In Yash Chopra’s ‘Deewar’ a police inspector drops by at his convict’s home to offer food and solace but they refuse. In fact AK Hangal is critical of his son’s conduct and Shashi Kapoor finds out he has been a school teacher. Shashi Kapoor touches his feet and says, ‘Itni badi shiksha kisi teacher ke ghar se hi mil sakti thi…’
In ‘Bawarchi’ Rajesh Khanna explains to Jaya Bhaduri’s arrogant cousin that talent without modesty is futile. In ‘Khubsoorat ‘we relish the value of simple joys through a spirited Rekha. In ‘Bemisaal’ it is a negative image of a shishya where an upright teacher is seduced by his nymphomaniac student.
In ‘Mera Naam Joker’ Rishi Kapoor nurses a crush on his teacher Simi Garewal, in ‘Main Hoon Na’ Shah Rukh nurses a crush on his professor Sushmita Sen. In ‘Dil Chahta Hain’ all three heroes remember their teacher. The new millennium introduced many faces of the teacher - the stern principal of ‘Mohabbatein’ who inculcated the value of tradition. The defamed foot ball coach of ‘Chak De’ who inspires admiration. Who can forget the compassionate teacher/ Aamir Khan who enlightens the parents in ‘Taare Zameen Par’ or who gives them a free hand to study their passion in ‘3 Idiots?’ In ‘Stanley ka Dabba’ we saw a greedy teacher eating up Tiffin boxes of little children.
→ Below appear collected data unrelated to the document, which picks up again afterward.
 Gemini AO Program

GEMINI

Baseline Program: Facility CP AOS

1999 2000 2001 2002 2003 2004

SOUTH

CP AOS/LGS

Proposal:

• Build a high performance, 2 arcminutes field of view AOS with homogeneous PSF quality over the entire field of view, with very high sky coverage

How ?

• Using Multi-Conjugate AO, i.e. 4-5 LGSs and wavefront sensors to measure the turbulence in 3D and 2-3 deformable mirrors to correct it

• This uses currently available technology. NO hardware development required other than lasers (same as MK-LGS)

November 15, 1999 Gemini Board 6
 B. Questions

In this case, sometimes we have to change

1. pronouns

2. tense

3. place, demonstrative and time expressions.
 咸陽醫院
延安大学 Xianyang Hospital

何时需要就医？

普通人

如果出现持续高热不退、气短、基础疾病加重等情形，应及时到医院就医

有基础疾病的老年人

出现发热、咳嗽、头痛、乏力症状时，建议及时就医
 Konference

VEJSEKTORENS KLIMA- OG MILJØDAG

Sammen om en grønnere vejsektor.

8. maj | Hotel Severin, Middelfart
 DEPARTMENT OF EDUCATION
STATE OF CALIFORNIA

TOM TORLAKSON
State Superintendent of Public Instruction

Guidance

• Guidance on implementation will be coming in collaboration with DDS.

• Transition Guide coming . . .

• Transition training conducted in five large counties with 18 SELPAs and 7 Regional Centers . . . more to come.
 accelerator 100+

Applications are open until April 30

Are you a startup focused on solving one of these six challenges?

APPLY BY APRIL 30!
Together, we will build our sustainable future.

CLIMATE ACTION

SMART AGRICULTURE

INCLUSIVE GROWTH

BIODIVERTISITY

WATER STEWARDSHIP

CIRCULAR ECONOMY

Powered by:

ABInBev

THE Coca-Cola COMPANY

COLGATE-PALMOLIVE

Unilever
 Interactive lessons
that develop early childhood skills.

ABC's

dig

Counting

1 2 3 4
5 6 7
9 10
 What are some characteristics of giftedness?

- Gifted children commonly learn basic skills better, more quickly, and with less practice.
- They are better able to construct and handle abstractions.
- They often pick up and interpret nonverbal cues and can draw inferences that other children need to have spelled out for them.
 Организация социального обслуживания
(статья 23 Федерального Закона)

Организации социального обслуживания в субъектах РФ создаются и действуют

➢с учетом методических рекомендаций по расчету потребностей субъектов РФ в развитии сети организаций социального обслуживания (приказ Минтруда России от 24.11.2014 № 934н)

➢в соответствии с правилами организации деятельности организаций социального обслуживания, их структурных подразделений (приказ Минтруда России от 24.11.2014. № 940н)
In ‘Iqbaal,’ ‘Paan Singh Tommar’ and ‘Bhaag Milkha Bhaag’ we were introduced to selfless coaches who led their gifted students Shreyas Talopade/ Irfaan Khan/ Farhan Akhtar to achievement they had never dreamed of
Prakash Jha’s ‘Arakshan’ and ‘Satyagraha’ had Amitabh Bachchan portray an idealistic teacher who will not compromise on his values. He is the voice of Mahatma Gandhi who protests corruption but remains non violent. Both these films are images of the age old guru shishya relationship in Hindi films while Karan Johar’s ‘Student of the Year’ depicted that old friends and memories stay fragrant forever.